Until now the majority of academies have been held at the Wildland Fire Training and Conference Center located at the former McClellan Air Force Base in Sacramento, Calif. Since WFAP has traditionally been held in California it has been branded as a Region 5 Forest Service program. In an effort to realign with its mission, the WFAP piloted a satellite academy in the Southeast.

A typical day begins by waking up to high humidity unfamiliar to the apprentices coming from arid climates. They file into the chow line and are greeted by local cooks who serve up a tasty spread. The Dixon Center directors even help prepare special dinners of barbecue steaks, seafood, grits and fried okra.

After breakfast, crew bosses lead their apprentices in physical training. Taking advantage of the many trail systems across the 5,300+ acres of the Dixon Center property, the crews ran by springs, ponds and under canopies of long leaf pines--then it was off to the classroom.

The classroom portion doesn’t always entail lectures and PowerPoints under the glare of fluorescent lights.  “At the Dixon Center, students have the unique opportunity to take what they have learned from their classroom instruction and in the same day, put that ‘theory into practice’ within our longleaf pine forests,” Joel Martin, Dixon Center director.

The Southeast has a robust prescribed fire program and is well known for the Prescribed Fire Training Center in Tallahassee, Florida. This education has traditionally been reserved for the home unit due to the urban limitations of the WFAP’s home site in Sacramento. These fire management practices instill important skills for future fire managers to utilize outside the scope of fire.

This newfound flexibility and commitment to hands on training under the National Wildland Firefighter Apprenticeship Program provides a strong foundation for apprentices to become better, more well-rounded future fire managers. The forty-eight apprentices from Foundational Academy 4 will have many experiences in their careers, but their time at Solon Dixon will not be forgotten. Foundational Academy 5 has started and a new group of apprentices are getting to experience the WFAP’s newfound Southern hospitality.


Foundational Academy 4 apprentices participated in a sandbox training scenario. Forest Service photo.

Apprentices complete the run portion of the PT test which consists of a 1.5-mile run, and maximum sit ups, pushups and pullups completed in 3 minutes. Forest Service photo.


WFAP apprentices practice their map reading and communication skills.
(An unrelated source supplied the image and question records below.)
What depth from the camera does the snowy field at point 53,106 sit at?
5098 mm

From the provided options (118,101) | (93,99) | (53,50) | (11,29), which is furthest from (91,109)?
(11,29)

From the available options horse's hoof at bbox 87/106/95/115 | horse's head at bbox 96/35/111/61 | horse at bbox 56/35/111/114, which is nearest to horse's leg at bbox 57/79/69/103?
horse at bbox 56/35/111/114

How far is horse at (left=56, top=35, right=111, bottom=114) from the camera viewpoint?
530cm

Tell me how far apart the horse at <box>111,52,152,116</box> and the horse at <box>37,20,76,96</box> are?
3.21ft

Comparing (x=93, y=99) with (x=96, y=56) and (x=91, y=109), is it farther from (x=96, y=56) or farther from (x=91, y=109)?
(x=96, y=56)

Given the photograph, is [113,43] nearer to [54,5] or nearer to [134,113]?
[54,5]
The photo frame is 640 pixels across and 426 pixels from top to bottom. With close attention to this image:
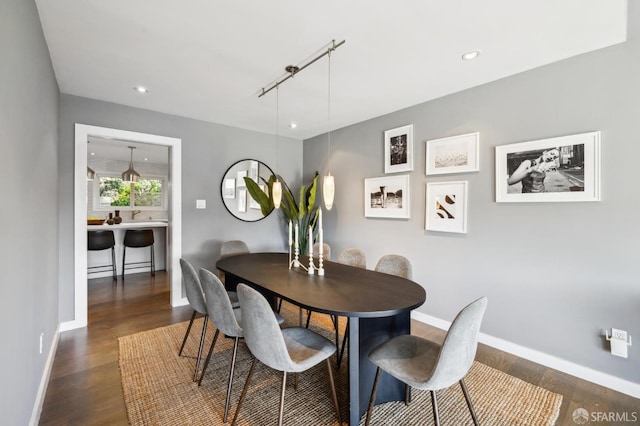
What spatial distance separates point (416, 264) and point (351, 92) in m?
1.99

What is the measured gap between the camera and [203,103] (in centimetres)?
327

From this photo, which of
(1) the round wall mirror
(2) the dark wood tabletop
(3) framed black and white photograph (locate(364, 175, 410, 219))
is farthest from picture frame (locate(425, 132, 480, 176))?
(1) the round wall mirror

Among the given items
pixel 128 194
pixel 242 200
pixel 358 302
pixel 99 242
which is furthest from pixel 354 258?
pixel 128 194

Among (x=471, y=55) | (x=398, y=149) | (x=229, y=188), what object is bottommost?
(x=229, y=188)

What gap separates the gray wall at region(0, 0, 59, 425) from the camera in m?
1.20

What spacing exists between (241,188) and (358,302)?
3129 millimetres

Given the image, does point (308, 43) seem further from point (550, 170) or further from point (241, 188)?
point (241, 188)

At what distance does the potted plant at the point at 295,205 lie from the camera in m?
3.88

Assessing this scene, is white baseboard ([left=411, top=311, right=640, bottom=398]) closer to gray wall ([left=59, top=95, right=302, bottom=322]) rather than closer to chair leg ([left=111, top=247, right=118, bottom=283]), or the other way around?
gray wall ([left=59, top=95, right=302, bottom=322])

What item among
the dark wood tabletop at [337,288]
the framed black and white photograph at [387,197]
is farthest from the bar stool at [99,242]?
the framed black and white photograph at [387,197]

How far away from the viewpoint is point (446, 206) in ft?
9.86

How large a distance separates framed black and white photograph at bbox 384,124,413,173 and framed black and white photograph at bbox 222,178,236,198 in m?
2.14

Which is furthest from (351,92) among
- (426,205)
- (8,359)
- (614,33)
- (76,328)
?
(76,328)

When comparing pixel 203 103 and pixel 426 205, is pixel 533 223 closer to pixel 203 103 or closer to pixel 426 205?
pixel 426 205
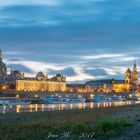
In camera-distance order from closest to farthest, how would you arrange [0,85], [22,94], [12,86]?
[22,94] → [0,85] → [12,86]

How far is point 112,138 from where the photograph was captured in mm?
19016

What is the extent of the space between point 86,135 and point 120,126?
3.03m

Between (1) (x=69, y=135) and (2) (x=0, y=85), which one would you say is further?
(2) (x=0, y=85)

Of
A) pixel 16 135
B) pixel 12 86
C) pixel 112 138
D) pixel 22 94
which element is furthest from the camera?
pixel 12 86

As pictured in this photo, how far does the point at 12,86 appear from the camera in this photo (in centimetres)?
18912

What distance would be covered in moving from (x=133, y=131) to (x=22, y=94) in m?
135

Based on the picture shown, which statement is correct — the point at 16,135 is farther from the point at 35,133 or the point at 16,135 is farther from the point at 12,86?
the point at 12,86

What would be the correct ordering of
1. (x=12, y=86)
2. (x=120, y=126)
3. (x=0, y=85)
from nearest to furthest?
(x=120, y=126)
(x=0, y=85)
(x=12, y=86)

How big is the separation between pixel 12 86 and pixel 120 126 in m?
169

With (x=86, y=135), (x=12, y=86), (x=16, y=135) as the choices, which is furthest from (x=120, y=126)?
(x=12, y=86)

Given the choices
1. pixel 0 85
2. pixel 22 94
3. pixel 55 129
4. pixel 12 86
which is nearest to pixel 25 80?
pixel 12 86

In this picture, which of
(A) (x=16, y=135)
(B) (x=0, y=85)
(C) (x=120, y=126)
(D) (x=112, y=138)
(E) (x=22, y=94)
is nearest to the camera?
(D) (x=112, y=138)

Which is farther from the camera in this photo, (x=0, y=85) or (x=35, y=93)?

Forest Service photo.

Apprentices learn how to use a leaf blower, a popular tool in the Southeast, for line construction. Forest Service photo.
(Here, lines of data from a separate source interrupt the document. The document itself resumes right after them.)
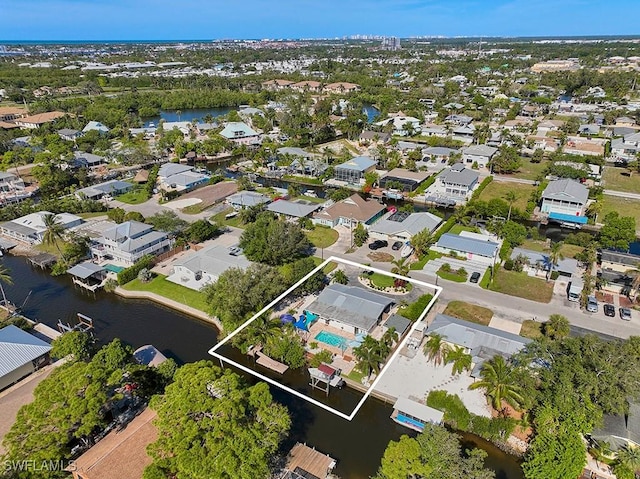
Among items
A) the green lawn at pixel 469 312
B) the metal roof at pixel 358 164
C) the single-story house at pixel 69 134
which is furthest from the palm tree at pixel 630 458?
the single-story house at pixel 69 134

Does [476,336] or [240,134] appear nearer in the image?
[476,336]

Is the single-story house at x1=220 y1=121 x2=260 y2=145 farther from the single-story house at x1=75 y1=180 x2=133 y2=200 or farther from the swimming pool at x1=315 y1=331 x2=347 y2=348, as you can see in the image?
the swimming pool at x1=315 y1=331 x2=347 y2=348

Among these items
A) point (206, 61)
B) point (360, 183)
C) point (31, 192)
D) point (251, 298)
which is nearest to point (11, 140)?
point (31, 192)

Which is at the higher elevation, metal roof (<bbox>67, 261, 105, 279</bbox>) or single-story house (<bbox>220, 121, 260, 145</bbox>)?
single-story house (<bbox>220, 121, 260, 145</bbox>)

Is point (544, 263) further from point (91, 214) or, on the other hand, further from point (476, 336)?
point (91, 214)

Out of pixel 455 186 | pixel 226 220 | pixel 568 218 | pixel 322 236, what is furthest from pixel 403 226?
pixel 226 220

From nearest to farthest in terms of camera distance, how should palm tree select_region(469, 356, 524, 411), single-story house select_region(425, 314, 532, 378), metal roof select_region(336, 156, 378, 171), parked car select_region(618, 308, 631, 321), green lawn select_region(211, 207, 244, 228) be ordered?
palm tree select_region(469, 356, 524, 411) < single-story house select_region(425, 314, 532, 378) < parked car select_region(618, 308, 631, 321) < green lawn select_region(211, 207, 244, 228) < metal roof select_region(336, 156, 378, 171)

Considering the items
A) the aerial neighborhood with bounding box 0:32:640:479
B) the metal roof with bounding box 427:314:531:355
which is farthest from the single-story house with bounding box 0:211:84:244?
the metal roof with bounding box 427:314:531:355
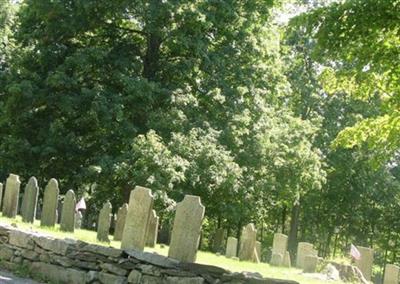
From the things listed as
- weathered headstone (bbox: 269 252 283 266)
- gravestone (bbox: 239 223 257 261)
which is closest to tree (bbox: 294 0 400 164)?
gravestone (bbox: 239 223 257 261)

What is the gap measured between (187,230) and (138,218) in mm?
1087

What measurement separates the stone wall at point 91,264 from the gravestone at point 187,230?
24 cm

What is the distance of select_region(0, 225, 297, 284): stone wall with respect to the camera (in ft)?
22.9

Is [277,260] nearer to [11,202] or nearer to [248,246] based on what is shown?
[248,246]

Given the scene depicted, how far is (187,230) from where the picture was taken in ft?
24.5

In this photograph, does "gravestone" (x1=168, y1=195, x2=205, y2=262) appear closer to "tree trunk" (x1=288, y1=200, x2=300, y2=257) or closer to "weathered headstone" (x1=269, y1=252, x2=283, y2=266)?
"weathered headstone" (x1=269, y1=252, x2=283, y2=266)

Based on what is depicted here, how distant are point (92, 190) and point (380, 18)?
17337 millimetres

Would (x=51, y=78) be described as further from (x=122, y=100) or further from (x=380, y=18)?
(x=380, y=18)

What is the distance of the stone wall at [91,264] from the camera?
22.9ft

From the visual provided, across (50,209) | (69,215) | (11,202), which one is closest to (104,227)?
(69,215)

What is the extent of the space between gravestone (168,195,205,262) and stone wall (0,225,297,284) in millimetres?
242

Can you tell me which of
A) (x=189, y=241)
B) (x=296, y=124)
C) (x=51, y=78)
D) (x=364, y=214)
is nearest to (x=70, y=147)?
(x=51, y=78)

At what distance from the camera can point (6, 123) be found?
21.8 m

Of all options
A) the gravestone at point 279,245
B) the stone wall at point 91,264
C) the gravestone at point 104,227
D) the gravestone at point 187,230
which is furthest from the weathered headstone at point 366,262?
the stone wall at point 91,264
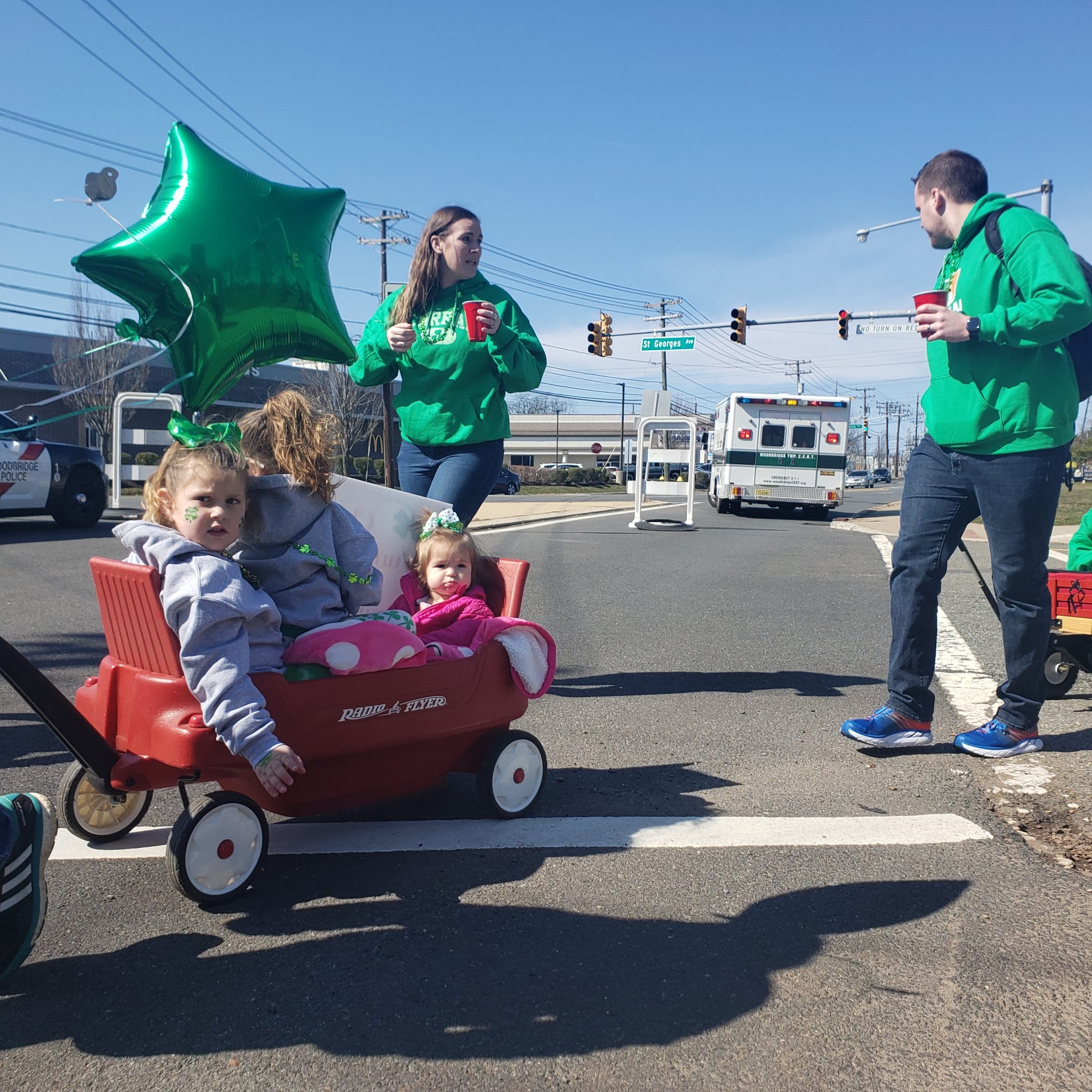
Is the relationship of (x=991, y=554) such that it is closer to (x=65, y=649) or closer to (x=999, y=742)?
(x=999, y=742)

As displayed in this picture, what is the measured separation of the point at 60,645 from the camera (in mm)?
5816

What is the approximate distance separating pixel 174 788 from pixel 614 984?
189 centimetres

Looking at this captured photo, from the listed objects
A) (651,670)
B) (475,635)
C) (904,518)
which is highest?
(904,518)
Apprentices are briefed on the Blue Springs Fire. The mock fire tested the skills apprentices learned during the month long academy. Forest Service photo.


Foundational Academy 4 graduates and staff. This was the first Wildland Firefighter Apprenticeship Program academy held outside California. FA4 was held at Solon Dixon Forestry Education Center in Andalusia, Alabama. Forest Service photo.